TASK INSTRUCTIONS:
Could you write out the stretch of the 81 Bowery piece from "LOCKED OUT AT 81 BOWERY: THE" through "locked out again?", word for word?

DOCUMENT TEXT:
SUKJONG HONG

“Locked Out at 81 Bowery” – Chinatown Doc/Film Review up at Cinevue

I wrote about two short films for Asian Cinevision’s CineVue in the aftermath of a raid at 81 Bowery, an SRO (single-room occupancy) residence in Manhattan’s Chinatown, that left many elderly and low-income tenants out in the cold. While the tenants of 81 Bowery, who are Chinese immigrants, have weathered many years of tension with their landlord, including an eviction, this raid actually came courtesy of CNN – i.e. a broadcast that sensationalized the conditions of the SRO and led to the FDNY’s emergency raid. I tied this in with two films by ManSee Kong – one a short documentary, called Here To Stay, and another – a short feature, called Room 11. To read the full article, click here: http://www.asiancinevision.org/locked-out-at-81-bowery-the-fight-for-home-continues/

Screenshot of CNN clip "Immigrants in NY Squeeze Into 54 sq. ft"

Screenshot of CNN clip “Immigrants in NY Squeeze Into 54 sq. ft”


LOCKED OUT AT 81 BOWERY: THE FIGHT FOR HOME CONTINUES

“If they evict us, we wouldn’t know where to go,” says 80-year-old Wong Pui Tak, a retired Chinatown restaurant worker, in HERE TO STAY, a short documentary film by ManSee Kong. In the film, Mr. Wong speaks on behalf of himself and the more than thirty residents of 81 Bowery’s fourth floor SRO as they struggle to keep their homes. When a new landlord takes over the building in 2003, he tries to evict everyone from the fourth floor, and the tenants fight back. But in 2008, an anonymous tip about dangerous living conditions triggered an emergency eviction by the city. It took the landlord nine months to make the required repairs, but in 2009, Mr. Wong and many other tenants finally returned home. How could he expect that just a few years after winning that long battle, that he would find himself locked out again?

[Web page caption snippets]
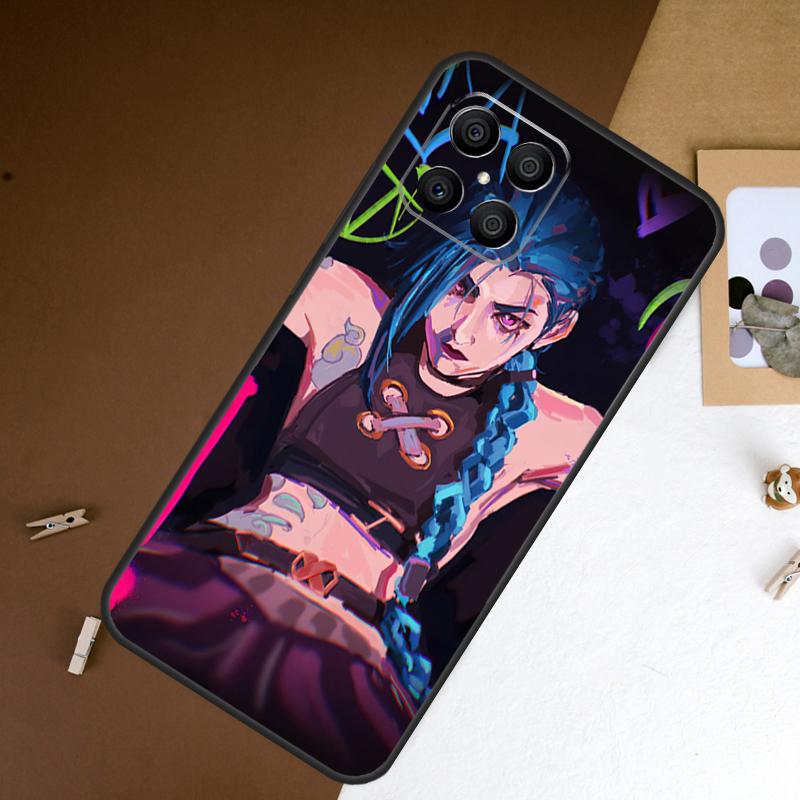 Arcane Case For Honor X6a X9a X9b X8a X7a X7 X8 X9 8X 9X Honor 90 Lite 70 50 Magic 5 6 Pro Cover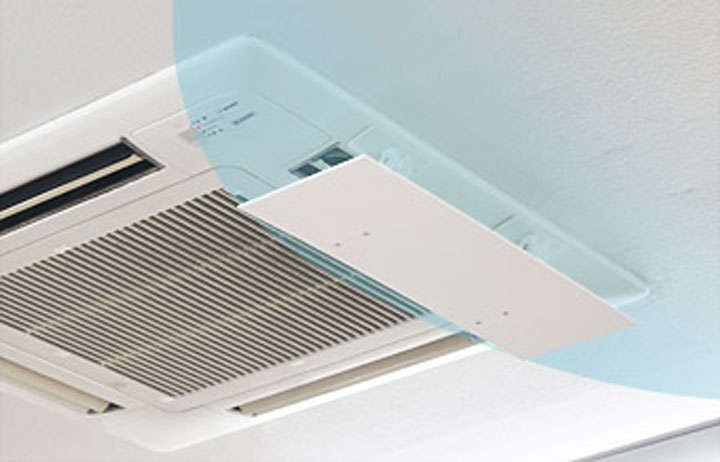 夏の冷え性対策に エアコンの後付ルーバーが便利 Gp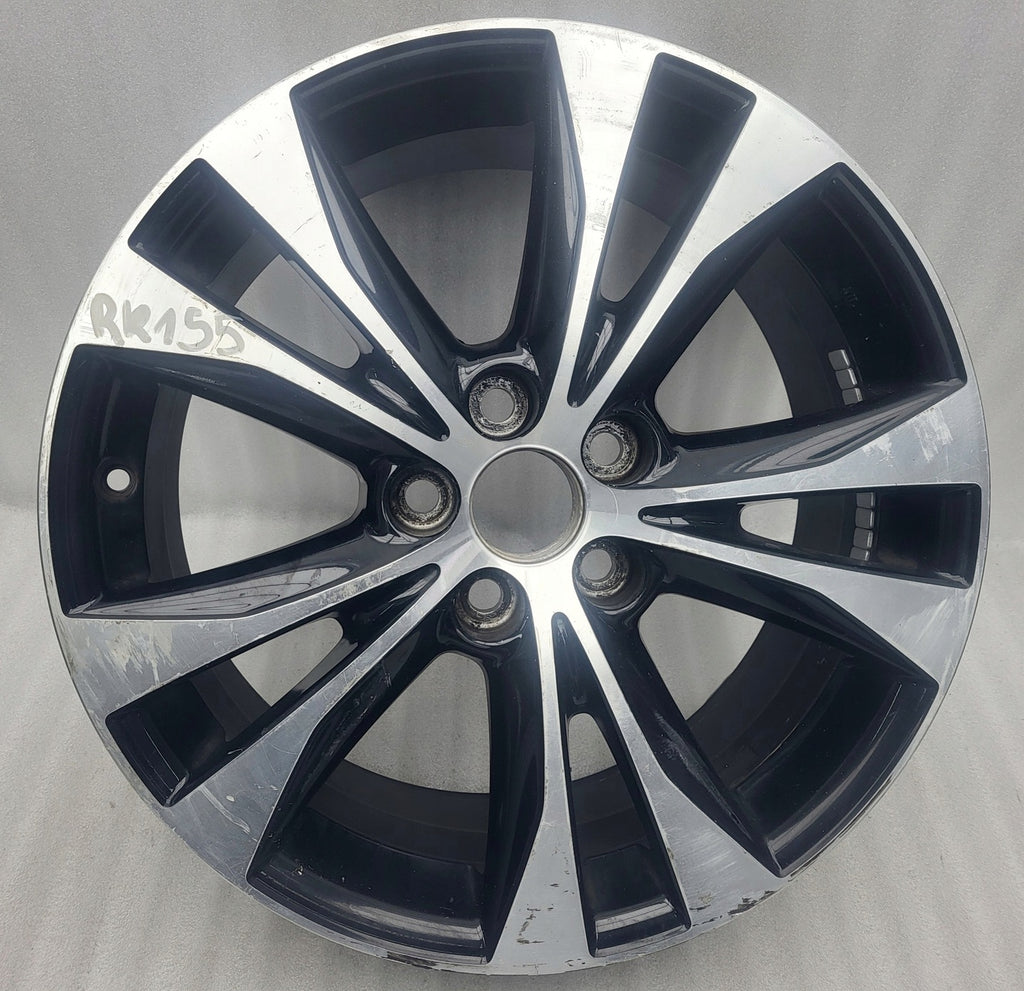 1x Alufelge 18 Zoll 7.5" 5x114.3 45ET 42611-42561 Toyota Avensis Verso Rim Wheel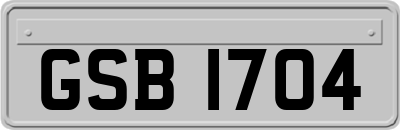 GSB1704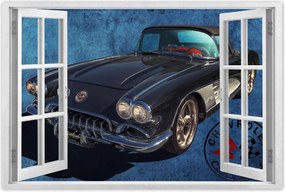 Poszterek 60x40 Chevrolet Corvette C1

RESPONSE TO THE EXERCISE:
LOCKED OUT AT 81 BOWERY: THE FIGHT FOR HOME CONTINUES

“If they evict us, we wouldn’t know where to go,” says 80-year-old Wong Pui Tak, a retired Chinatown restaurant worker, in HERE TO STAY, a short documentary film by ManSee Kong. In the film, Mr. Wong speaks on behalf of himself and the more than thirty residents of 81 Bowery’s fourth floor SRO as they struggle to keep their homes. When a new landlord takes over the building in 2003, he tries to evict everyone from the fourth floor, and the tenants fight back. But in 2008, an anonymous tip about dangerous living conditions triggered an emergency eviction by the city. It took the landlord nine months to make the required repairs, but in 2009, Mr. Wong and many other tenants finally returned home. How could he expect that just a few years after winning that long battle, that he would find himself locked out again?